■ **EXERCISE INSTRUCTIONS**
Replace "observer's standpoint" with "camera's position" in the rows below, and reproduce everything else unchanged.

Excerpts from a spatial dataset

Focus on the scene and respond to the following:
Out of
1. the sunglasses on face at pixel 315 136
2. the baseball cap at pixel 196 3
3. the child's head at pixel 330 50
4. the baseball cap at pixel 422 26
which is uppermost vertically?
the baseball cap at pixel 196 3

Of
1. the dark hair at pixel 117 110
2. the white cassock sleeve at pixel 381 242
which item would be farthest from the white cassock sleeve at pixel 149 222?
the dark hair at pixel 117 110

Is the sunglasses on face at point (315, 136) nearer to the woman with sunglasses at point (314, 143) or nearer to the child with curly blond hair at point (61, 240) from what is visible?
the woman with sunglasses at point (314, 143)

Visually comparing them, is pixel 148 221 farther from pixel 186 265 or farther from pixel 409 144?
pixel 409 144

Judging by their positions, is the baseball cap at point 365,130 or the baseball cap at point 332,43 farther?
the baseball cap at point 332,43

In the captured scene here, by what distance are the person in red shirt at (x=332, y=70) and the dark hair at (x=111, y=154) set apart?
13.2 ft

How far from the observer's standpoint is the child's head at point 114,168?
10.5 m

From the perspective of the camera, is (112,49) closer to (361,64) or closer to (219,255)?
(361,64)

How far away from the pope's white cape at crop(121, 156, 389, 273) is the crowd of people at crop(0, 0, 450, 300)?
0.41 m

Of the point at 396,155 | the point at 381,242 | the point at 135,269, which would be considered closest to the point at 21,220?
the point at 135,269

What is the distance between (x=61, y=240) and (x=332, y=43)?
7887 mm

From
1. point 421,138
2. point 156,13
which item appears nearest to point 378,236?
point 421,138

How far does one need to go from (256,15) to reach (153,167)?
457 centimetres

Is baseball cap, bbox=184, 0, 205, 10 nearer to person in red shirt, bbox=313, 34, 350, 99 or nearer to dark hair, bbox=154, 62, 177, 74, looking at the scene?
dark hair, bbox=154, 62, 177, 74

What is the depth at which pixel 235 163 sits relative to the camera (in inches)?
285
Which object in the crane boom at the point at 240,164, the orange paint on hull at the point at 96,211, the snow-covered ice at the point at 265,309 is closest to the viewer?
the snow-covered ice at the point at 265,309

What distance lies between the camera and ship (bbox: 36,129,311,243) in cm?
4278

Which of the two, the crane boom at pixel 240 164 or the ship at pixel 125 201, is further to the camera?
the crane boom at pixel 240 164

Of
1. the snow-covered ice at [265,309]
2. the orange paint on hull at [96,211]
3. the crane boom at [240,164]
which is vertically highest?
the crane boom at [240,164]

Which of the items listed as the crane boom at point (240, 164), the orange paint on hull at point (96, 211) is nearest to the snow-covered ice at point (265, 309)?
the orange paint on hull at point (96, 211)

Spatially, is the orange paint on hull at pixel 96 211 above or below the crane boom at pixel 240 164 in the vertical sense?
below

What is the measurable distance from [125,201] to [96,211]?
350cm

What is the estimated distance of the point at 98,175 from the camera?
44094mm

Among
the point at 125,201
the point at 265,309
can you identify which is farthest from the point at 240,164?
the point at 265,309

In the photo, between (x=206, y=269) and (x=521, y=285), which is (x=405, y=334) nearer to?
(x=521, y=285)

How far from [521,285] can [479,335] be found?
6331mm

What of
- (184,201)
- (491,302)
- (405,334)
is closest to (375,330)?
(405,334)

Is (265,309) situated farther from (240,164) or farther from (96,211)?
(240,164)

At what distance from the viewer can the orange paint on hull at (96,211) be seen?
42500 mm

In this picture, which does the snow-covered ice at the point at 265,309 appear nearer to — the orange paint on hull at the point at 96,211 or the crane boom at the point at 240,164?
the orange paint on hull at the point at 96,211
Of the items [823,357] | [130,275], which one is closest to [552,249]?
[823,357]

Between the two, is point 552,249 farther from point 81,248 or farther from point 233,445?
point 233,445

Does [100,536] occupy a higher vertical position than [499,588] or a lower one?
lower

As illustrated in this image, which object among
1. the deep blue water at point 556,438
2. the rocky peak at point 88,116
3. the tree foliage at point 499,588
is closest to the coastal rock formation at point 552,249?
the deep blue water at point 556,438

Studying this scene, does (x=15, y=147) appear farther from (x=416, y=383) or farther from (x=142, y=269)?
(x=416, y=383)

■ **RESPONSE TO THIS EXERCISE**
Focus on the scene and respond to the following:
Out of
1. the sunglasses on face at pixel 315 136
2. the baseball cap at pixel 196 3
3. the child's head at pixel 330 50
4. the baseball cap at pixel 422 26
which is uppermost vertically?
the baseball cap at pixel 196 3

Of
1. the dark hair at pixel 117 110
2. the white cassock sleeve at pixel 381 242
which item would be farthest from the white cassock sleeve at pixel 149 222?
the dark hair at pixel 117 110

Is the sunglasses on face at point (315, 136) nearer to the woman with sunglasses at point (314, 143) or nearer to the child with curly blond hair at point (61, 240) from what is visible?
the woman with sunglasses at point (314, 143)

Visually comparing them, is pixel 148 221 farther from pixel 186 265 or farther from pixel 409 144?
pixel 409 144

Judging by their positions, is the baseball cap at point 365,130 or the baseball cap at point 332,43 farther?
the baseball cap at point 332,43

In the captured scene here, by what distance are the person in red shirt at (x=332, y=70) and the dark hair at (x=111, y=154) set apart?
13.2 ft

How far from the camera's position is the child's head at point 114,168?
10.5 m

From the perspective of the camera, is (112,49) closer to (361,64) or closer to (219,255)?
(361,64)

How far away from the pope's white cape at crop(121, 156, 389, 273) is the crowd of people at crop(0, 0, 450, 300)?
0.41 m

Of the point at 396,155 | the point at 381,242 | the point at 135,269, which would be considered closest to the point at 21,220?
the point at 135,269

What is the distance between (x=61, y=240) and (x=332, y=43)?
7887 mm

From
1. point 421,138
2. point 156,13
which item appears nearest to point 378,236?
point 421,138

How far does one need to go from (256,15) to reach (153,167)?
457 centimetres

Is baseball cap, bbox=184, 0, 205, 10 nearer to person in red shirt, bbox=313, 34, 350, 99 or nearer to dark hair, bbox=154, 62, 177, 74, looking at the scene?
dark hair, bbox=154, 62, 177, 74

What is the depth at which pixel 235 163 sits relative to the camera (in inches)?
285
Which object in the crane boom at the point at 240,164, the orange paint on hull at the point at 96,211, the snow-covered ice at the point at 265,309 is closest to the viewer?
the snow-covered ice at the point at 265,309

What distance lies between the camera and ship (bbox: 36,129,311,243) in cm?
4278

Which of the two, the crane boom at pixel 240 164 or the ship at pixel 125 201, is further to the camera?
the crane boom at pixel 240 164

Of
1. the snow-covered ice at [265,309]
2. the orange paint on hull at [96,211]
3. the crane boom at [240,164]
which is vertically highest?
the crane boom at [240,164]

Which of the items listed as the crane boom at point (240, 164), the orange paint on hull at point (96, 211) is nearest to the snow-covered ice at point (265, 309)?
the orange paint on hull at point (96, 211)

Spatially, is the orange paint on hull at pixel 96 211 above or below the crane boom at pixel 240 164 in the vertical sense?
below

What is the measurable distance from [125,201] to [96,211]?
350cm

What is the estimated distance of the point at 98,175 from the camera?
44094mm

Among
the point at 125,201
the point at 265,309
can you identify which is farthest from the point at 240,164?
the point at 265,309

In the photo, between (x=206, y=269) and (x=521, y=285), which is (x=405, y=334) nearer to?
(x=521, y=285)

How far from [521,285] can [479,335] be found?
6331mm

What of
- (184,201)
- (491,302)
- (405,334)
is closest to (375,330)?
(405,334)

Is (265,309) situated farther from (240,164) or farther from (96,211)?
(240,164)

At what distance from the viewer can the orange paint on hull at (96,211) be seen?
42500 mm

In this picture, which does the snow-covered ice at the point at 265,309 appear nearer to — the orange paint on hull at the point at 96,211 or the crane boom at the point at 240,164?
the orange paint on hull at the point at 96,211
Of the items [823,357] | [130,275], which one is closest to [552,249]?
[823,357]

Between the two, is point 552,249 farther from point 81,248 or farther from point 233,445?
point 233,445

Does [100,536] occupy a higher vertical position than [499,588] or a lower one?
lower

As illustrated in this image, which object among
1. the deep blue water at point 556,438
2. the rocky peak at point 88,116
3. the tree foliage at point 499,588
is closest to the coastal rock formation at point 552,249?
the deep blue water at point 556,438

Studying this scene, does (x=15, y=147) appear farther from (x=416, y=383) or farther from (x=142, y=269)?
(x=416, y=383)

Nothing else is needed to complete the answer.